● **Task requirements**
Please extract everything from "After surgery the" down to "4 – 6 weeks." in the bursitis text below, copying it word for word.

● **Text under study**
A bursa is a fluid filled sac which is present in various locations around the body. It acts as a cushion between tendons and bones. Bursitis is an inflammation of a bursa and is associated with pain, swelling and tenderness in the affected area.
Bursitis usually results from an injury or from repetitive activities, although can result from more systemic conditions such as inflammatory arthropathy.
People usually find particular movements cause pain and a ‘catching’ feeling. Such movements are typically reaching overhead to get something out of a cupboard, or reaching behind such as retrieving an item from a rear car seat. Other people report less consistent causes of their pain, as well as stiffness.
Initially, painkillers and physiotherapy can be sufficient to improve symptoms. Physiotherapy is particularly important to address abnormal posture of the shoulder and to open up the subacromial space, as well as enhancing the control of the muscles around the shoulder, allowing the shoulder to work effectively.
You may go on to have a steroid injection into the subacromial space of your shoulder. This can work well with physiotherapy, as well as providing diagnostic information to confirm the location of the problem.
In cases resistant to non-surgical treatment, keyhole surgery may be required. The aim of surgery is to remove any inflamed bursa, and to increase the space available for the rotator cuff tendons to run, by removing some of the bone from the underside of the acromion. This keyhole (arthroscopic) surgery is usually performed as a daycase (home the same day) procedure.
After surgery the physiotherapy team will work with you to optimise your core stability, stabilise the shoulder and the shoulder blade and ensure they are working effectively. You will have a sling for comfort for a week or so but this can be discarded as soon as you feel able. Light two-handed activities can start after 2 weeks but you should avoid those provocative activities which previously caused pain such as reaching out abruptly or repetitive overhead activities. Moderate lifting can start at 4 – 6 weeks.
While the majority of people get better with physiotherapy and injections, those still with pain usually do well following surgery.

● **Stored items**
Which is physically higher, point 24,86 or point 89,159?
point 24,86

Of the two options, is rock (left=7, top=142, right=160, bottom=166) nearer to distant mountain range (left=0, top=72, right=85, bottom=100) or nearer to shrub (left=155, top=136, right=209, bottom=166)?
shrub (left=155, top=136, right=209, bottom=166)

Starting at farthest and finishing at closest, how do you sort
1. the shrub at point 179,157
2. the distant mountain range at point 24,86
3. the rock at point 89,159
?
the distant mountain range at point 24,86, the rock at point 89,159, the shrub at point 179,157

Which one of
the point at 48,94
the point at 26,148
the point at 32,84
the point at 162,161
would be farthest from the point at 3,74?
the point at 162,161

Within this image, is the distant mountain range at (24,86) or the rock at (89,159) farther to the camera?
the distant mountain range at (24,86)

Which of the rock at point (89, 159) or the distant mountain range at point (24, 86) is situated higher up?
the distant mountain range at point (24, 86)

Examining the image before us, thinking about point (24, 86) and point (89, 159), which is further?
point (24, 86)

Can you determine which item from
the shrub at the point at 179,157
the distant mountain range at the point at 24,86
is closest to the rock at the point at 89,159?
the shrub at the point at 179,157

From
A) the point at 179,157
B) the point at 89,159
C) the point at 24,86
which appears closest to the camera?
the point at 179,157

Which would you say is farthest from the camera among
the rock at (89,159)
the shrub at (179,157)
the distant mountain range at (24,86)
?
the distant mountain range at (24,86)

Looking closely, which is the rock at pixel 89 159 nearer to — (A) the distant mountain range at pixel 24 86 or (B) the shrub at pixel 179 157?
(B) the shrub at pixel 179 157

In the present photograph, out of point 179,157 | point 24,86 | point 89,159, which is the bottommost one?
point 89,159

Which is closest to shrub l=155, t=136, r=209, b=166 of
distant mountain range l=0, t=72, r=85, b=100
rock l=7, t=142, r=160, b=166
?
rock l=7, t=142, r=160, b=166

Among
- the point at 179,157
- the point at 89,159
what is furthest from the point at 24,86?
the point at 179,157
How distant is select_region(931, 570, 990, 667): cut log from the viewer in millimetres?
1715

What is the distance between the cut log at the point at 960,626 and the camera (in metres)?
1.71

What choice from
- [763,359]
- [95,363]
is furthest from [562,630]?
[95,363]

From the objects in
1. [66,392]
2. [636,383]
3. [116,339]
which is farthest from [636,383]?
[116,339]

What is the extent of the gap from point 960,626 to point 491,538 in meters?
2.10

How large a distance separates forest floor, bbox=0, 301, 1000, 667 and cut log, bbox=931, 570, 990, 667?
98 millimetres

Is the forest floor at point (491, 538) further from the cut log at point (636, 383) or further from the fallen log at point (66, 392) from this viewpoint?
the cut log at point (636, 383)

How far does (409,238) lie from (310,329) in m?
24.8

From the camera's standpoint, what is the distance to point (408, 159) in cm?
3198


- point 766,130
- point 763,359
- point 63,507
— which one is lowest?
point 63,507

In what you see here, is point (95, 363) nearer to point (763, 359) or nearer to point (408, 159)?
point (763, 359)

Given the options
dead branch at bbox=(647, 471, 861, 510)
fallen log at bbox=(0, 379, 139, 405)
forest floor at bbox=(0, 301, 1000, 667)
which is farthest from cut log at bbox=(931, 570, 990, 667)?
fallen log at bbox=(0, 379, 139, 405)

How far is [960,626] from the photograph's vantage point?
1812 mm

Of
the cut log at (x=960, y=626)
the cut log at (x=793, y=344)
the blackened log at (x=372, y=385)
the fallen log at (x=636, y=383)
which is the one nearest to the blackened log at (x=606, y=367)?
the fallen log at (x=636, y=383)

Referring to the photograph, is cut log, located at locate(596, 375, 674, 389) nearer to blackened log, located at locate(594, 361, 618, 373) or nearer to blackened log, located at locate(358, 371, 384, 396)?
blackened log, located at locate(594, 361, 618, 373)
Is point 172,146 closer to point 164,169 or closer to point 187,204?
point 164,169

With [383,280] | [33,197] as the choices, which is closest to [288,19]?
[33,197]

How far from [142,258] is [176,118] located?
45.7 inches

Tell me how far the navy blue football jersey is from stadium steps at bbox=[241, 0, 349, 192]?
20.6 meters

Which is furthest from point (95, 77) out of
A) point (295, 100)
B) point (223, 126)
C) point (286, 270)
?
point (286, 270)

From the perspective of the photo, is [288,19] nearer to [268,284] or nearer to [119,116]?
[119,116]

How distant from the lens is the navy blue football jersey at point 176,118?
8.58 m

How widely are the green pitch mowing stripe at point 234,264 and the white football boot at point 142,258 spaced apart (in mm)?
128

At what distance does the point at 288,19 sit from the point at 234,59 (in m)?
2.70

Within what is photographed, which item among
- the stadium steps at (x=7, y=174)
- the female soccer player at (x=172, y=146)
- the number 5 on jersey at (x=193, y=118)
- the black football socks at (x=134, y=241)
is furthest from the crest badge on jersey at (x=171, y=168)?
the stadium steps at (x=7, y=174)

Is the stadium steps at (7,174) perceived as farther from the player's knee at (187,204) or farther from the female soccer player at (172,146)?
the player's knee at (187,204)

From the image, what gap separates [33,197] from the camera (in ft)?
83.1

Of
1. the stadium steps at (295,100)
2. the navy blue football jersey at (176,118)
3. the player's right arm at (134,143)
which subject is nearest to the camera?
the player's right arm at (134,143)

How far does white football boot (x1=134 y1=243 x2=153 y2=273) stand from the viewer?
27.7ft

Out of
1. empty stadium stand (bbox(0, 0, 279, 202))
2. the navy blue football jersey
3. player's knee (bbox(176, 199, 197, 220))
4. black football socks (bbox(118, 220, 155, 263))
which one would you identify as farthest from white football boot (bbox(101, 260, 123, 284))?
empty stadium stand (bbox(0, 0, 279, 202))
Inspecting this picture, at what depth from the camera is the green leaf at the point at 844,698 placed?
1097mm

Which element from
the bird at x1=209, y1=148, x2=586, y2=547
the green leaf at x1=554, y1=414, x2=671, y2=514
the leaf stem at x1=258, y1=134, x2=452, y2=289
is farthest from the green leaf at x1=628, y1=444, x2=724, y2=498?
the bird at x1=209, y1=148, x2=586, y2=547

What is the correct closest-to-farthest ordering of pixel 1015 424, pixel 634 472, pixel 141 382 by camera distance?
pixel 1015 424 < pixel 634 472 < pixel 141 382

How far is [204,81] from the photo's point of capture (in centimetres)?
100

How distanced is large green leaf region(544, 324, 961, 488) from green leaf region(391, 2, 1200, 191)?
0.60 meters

● **The answer**
After surgery the physiotherapy team will work with you to optimise your core stability, stabilise the shoulder and the shoulder blade and ensure they are working effectively. You will have a sling for comfort for a week or so but this can be discarded as soon as you feel able. Light two-handed activities can start after 2 weeks but you should avoid those provocative activities which previously caused pain such as reaching out abruptly or repetitive overhead activities. Moderate lifting can start at 4 – 6 weeks.